やっぱり百瀬はすごい。あいつの言うことはどこまでも正しくて、自らの無能さを認める以外、俺にできることはなさそうだ。
「ごめん」
素直に謝ると、百瀬が息をつく音がかすかに聞こえた。
『わかったらさっさと動け。今手もとにある情報だけでも、とっかかりになりそうなことがいくつかあるだろ』
「あぁ、うん……」
あまりに曖昧な返事だったせいか、「ったく」と百瀬は面倒くさそうに言った。
『もういい。今からオレが指示することを、手分けしてきっちり調べてこい』
了解の意を示した俺に、百瀬は必要な指示をいくつか出した。鶴見さんが自らのスマホでメモを取ってくれる。
『十分後にかけ直す。次は要領よくやれよ』
「あぁ」
電話が切れると、一気に疲れが押し寄せてきた。はぁ、と息を吐き出すと、他のふたりも緊張の糸が切れたみたいに脱力する。
「厳しい人なんだね、百瀬くんって」
鶴見さんが苦笑いで漏らした。
「失礼な話だけど、もっとヘラヘラしていてバカなことばかりやっている人だと思ってた」
「ほんと、意外だよなぁ。部活のキャプテンとかやらせたらすげーうまそう。弱小運動部をまとめ上げて全国大会に導きます、みたいな」
その喩えはやや大袈裟だろうと思うけれど、確かに百瀬は見た目と中身とのギャップが大きい。柏木がそのような感想を抱いても不思議じゃないことは理解できる。

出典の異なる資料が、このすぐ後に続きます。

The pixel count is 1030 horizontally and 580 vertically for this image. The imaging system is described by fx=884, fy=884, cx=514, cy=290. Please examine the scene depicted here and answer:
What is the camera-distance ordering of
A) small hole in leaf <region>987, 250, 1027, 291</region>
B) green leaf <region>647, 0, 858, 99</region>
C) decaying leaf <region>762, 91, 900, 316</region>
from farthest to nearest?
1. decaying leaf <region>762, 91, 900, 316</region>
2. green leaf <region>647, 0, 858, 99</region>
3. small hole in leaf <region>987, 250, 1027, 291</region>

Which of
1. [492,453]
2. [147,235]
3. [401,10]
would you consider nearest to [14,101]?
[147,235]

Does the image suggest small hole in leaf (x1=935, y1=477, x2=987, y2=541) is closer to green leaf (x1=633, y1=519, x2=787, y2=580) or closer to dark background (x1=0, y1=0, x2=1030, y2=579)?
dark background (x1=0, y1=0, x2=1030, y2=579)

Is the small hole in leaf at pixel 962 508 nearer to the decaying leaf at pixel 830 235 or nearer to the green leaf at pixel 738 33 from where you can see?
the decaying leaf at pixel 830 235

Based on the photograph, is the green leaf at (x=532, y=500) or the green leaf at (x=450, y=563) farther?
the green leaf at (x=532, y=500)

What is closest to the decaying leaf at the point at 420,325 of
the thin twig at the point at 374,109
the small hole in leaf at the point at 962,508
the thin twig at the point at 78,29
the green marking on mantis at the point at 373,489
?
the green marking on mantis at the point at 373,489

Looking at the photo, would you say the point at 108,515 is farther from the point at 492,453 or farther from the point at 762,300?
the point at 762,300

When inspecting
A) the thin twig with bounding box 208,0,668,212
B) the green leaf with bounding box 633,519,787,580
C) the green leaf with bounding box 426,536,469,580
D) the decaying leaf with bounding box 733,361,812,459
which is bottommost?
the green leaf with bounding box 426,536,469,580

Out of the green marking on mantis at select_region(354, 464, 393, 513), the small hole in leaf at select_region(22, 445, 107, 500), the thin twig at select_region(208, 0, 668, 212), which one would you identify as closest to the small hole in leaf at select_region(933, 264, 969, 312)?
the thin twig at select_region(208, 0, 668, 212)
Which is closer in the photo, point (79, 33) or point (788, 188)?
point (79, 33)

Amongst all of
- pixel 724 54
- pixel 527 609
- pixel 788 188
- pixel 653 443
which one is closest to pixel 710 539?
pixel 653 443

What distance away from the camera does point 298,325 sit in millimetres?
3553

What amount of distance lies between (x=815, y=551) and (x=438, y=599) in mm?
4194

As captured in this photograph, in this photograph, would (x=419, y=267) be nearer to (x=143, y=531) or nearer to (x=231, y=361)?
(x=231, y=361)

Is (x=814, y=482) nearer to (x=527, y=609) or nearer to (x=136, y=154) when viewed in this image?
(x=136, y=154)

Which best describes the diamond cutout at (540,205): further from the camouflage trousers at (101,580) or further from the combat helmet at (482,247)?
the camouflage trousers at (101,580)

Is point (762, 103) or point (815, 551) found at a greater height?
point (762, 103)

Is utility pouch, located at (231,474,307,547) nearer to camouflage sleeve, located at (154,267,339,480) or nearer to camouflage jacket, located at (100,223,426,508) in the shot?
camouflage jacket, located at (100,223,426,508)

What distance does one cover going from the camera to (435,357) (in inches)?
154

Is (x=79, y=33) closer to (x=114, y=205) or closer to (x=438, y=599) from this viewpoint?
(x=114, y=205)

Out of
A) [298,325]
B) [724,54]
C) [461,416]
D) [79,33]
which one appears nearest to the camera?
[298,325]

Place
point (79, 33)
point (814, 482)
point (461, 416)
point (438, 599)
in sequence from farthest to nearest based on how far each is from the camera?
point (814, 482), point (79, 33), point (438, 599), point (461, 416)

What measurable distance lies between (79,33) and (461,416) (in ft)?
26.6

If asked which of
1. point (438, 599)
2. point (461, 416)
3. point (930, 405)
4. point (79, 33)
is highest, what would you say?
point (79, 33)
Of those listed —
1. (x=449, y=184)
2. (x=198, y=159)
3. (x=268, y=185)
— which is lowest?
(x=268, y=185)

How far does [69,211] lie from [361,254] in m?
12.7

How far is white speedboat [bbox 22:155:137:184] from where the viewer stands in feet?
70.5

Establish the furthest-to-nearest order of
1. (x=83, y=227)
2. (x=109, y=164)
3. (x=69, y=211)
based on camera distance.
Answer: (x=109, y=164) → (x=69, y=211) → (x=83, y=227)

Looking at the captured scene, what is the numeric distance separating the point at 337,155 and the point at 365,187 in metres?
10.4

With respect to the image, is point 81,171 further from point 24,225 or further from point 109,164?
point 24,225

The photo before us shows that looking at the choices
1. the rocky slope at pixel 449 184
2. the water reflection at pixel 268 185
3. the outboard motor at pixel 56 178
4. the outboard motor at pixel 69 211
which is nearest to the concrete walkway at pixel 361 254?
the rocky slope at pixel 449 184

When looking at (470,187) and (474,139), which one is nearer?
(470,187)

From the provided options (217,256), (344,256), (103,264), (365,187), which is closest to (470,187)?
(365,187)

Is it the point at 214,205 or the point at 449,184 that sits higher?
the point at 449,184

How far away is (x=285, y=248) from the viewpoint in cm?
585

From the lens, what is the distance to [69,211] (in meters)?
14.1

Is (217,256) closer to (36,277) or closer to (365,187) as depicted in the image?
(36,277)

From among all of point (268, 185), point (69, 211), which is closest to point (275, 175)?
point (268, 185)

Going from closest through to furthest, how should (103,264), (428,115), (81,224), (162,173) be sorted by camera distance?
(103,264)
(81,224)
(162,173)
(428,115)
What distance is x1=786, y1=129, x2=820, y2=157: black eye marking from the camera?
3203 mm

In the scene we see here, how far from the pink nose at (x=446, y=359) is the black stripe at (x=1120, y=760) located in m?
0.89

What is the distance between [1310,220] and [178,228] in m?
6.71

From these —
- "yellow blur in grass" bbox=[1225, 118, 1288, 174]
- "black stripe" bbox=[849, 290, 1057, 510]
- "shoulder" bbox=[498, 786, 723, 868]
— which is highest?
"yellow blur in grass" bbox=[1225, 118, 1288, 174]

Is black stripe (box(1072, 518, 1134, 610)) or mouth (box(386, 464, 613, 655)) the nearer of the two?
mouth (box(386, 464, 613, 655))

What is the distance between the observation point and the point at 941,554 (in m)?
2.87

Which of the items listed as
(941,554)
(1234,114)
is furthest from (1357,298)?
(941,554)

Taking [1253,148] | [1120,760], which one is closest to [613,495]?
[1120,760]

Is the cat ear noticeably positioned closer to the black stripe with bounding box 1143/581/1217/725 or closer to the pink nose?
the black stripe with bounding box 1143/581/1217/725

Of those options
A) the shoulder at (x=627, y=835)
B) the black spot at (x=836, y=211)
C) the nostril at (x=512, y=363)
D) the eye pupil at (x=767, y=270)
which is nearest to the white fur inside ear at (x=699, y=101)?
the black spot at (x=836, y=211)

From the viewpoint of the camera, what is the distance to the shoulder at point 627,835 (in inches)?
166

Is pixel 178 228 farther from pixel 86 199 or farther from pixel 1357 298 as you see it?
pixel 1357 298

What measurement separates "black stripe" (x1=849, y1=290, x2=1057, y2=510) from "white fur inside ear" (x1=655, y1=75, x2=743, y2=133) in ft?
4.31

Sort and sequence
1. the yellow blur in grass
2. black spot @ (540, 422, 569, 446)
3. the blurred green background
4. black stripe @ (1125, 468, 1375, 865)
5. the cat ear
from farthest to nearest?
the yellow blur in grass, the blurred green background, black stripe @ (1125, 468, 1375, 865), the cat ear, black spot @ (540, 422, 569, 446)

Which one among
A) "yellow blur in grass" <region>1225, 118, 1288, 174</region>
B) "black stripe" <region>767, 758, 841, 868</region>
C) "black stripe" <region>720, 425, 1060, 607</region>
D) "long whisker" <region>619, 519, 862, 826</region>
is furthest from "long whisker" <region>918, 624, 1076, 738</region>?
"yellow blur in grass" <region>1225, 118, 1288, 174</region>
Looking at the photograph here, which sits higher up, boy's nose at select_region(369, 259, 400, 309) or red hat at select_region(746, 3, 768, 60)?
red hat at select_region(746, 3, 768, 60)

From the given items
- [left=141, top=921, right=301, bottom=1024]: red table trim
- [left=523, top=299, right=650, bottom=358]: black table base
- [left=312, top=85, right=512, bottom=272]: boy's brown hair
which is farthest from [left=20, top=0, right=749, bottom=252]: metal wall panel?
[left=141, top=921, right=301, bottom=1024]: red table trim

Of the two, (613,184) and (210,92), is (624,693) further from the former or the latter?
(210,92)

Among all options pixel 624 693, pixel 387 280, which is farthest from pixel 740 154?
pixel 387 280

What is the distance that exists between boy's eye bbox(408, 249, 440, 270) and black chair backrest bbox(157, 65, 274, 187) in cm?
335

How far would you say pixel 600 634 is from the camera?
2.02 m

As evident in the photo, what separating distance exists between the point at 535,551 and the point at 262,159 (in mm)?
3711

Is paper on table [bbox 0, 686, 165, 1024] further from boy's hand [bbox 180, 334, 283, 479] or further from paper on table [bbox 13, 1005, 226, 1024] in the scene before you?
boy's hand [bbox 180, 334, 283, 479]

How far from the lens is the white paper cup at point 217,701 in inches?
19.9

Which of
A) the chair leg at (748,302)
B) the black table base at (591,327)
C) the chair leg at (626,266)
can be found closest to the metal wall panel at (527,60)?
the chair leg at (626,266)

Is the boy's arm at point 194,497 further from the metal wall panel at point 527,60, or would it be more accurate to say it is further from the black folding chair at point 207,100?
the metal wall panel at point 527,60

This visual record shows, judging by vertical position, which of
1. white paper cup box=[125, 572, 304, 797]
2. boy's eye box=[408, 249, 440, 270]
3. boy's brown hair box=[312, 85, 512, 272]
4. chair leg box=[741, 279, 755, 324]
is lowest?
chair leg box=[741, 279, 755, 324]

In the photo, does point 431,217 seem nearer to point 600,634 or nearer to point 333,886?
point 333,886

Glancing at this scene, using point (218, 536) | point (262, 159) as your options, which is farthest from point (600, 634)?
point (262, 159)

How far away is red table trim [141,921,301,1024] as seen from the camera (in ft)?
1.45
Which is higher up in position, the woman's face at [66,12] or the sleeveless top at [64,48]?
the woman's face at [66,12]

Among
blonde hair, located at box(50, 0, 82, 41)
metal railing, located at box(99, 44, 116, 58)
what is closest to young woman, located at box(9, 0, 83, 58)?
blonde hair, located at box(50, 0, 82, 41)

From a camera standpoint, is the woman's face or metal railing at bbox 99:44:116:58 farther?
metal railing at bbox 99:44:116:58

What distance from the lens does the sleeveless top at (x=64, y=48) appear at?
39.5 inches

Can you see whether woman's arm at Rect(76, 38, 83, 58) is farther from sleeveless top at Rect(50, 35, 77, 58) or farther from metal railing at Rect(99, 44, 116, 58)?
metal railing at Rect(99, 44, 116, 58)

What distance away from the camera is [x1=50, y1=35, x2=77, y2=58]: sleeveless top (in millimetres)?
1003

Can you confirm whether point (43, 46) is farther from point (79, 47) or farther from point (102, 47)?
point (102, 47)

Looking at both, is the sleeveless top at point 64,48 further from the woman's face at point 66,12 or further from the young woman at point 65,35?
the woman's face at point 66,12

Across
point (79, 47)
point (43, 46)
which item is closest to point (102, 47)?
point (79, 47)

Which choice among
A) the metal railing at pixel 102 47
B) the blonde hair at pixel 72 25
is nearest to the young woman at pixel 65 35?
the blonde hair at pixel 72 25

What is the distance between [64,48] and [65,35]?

どうでもいいけど、百瀬ってなにかスポーツをやるのだろうか。……いや、やらないだろうな。やらせてうまかったらそれはそれで腹が立つからやらなくていい。
ふっ、と鶴見さんが小さく笑った。
「美姫が彼と付き合っていた理由が、今ならわかる気がする。なかなかいないよ、彼ほど頼もしい人なんて」
いつかの俺と同じことを言い出して、俺も思わず笑ってしまう。
「中井が妬くぞ?」
「なに言ってるの。陽太と百瀬くんじゃ全然タイプが違うじゃない。それに」
遠くを見つめ、鶴見さんは感じ入るようにつぶやいた。
「美姫だから、うまくいってたんでしょ。わたしに百瀬くんは飼い慣らせない」
まったくだ、と俺も思った。どうしたら百瀬に、あるいは美姫に振り回されずに済むのか、今からでも教えてほしい。
「さぁ、やりましょう」
ポンと一つ手を叩いて、鶴見さんが場を仕切る。
「次こそ百瀬くんを怒らせないようにしないとね」
微妙にズレた目標を確認し合うと、俺たちは百瀬の指示に従い、事件の捜査を再開した。